Die dort gezeigte Vorgehensweise passt noch nicht ganz auf Apple-Geräte. Das hat uns auch nochmal echt Zeit und Mühe gekostet: Es ist scheinbar so, dass der Import des .p12-Zertifkates „neuerdings (?)“ einen Verschlüsselungsalgorithmus „für den Container“ verwendet, den die iOS-Geräte noch nicht verstehen :interrobang: Daher haben wir im Makefile des freeRADIUS-Containers bei den certs diese Option verwendet:

# Option -legacy eingefügt, damit der Import von p12-Datei auf iOS klappt! (14.04.2024)
client.p12: client.crt
        $(OPENSSL) pkcs12 -legacy -export -in client.crt -inkey client.key -out client.p12  -passin pass:$(PASSWORD_CLIENT) -passout pass:$(PASSWORD_CLIENT)
        chmod g+r client.p12

client.pem: client.p12
        $(OPENSSL) pkcs12 -legacy -in client.p12 -out client.pem -passin pass:$(PASSWORD_CLIENT) -passout pass:$(PASSWORD_CLIENT)
        chmod g+r client.pem
        cp client.pem $(USER_NAME).pem

Damit erhält man eine .p12-Datei, die entweder direkt auf die iOS-Geräte gepusht werden kann oder aber über ein MDM wie z.B. relution bereitgestellt werden kann :wink: . Damit funktioniert dann auch die Installation mit dem Passort, das man in der Datei client.cnf gesetzt hat! Das ging vorher nie – es wurde zwar nach einem Passwort gefragt, doch das Client-Zert konnte trotzdem nicht geöffnet werden!
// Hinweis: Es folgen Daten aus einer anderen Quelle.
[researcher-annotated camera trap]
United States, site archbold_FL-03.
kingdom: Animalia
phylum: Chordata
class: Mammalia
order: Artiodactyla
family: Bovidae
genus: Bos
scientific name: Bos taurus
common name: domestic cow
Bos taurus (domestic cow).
Schritt 3: Der Test – Es gibt ein Tool für die Konfiguration namens eapol_test, das man
auf dem freeRADIUS-Server schnell nachinstallieren kann. Es heißt:

apt install eapoltest

Für dieses Tool haben wir uns eine Konfiguration gebastelt, die so aussieht:

cat eapol_test_tls.conf 
#
#   Usage: eapol_test -c eapol_test_tls.conf -p 1812 -s <localhost-secret aus clients.conf>
#
network={
        key_mgmt=WPA-EAP
        eap=TLS
        anonymous_identity="TestUser"

    # Uncomment to validate the server's certificate by checking
    # it was signed by this CA.
    ca_cert="./certs/ca.pem"

    # supplicant's public cert
    client_cert="./certs/client.crt"

    # supplicant's private key
     private_key="./certs/client.key"

    # password to decrypt private key
      private_key_passwd="super-geheimer-Schlüssel-für-das-Client-Cert aus client.cnf"
}

Wenn man das Tool durchlaufen lässt, sollte da am Ende stehen: SUCCESS
Das lief hier zunächst nicht richtig! Ich habe daher auch den freeRADIUS-Server ganz häufig im Debug-Modus laufen lassen (freeradius -X oder aber freeradius -XCConfiguration appears to be OK) und genau gelesen, welche Warnungen der Server ausspuckt. Einiges davon konnte man ganz schnell beheben, wie z.B. das Deaktivieren der nicht mehr notwendigen Datei „dh“ (Diffie-Hellman), über die sich der freeRADIUS-Server beschwert hat. Das war aber nur eine Warnung, von der ich nicht weiß, wie ausschlaggebend das am Ende war.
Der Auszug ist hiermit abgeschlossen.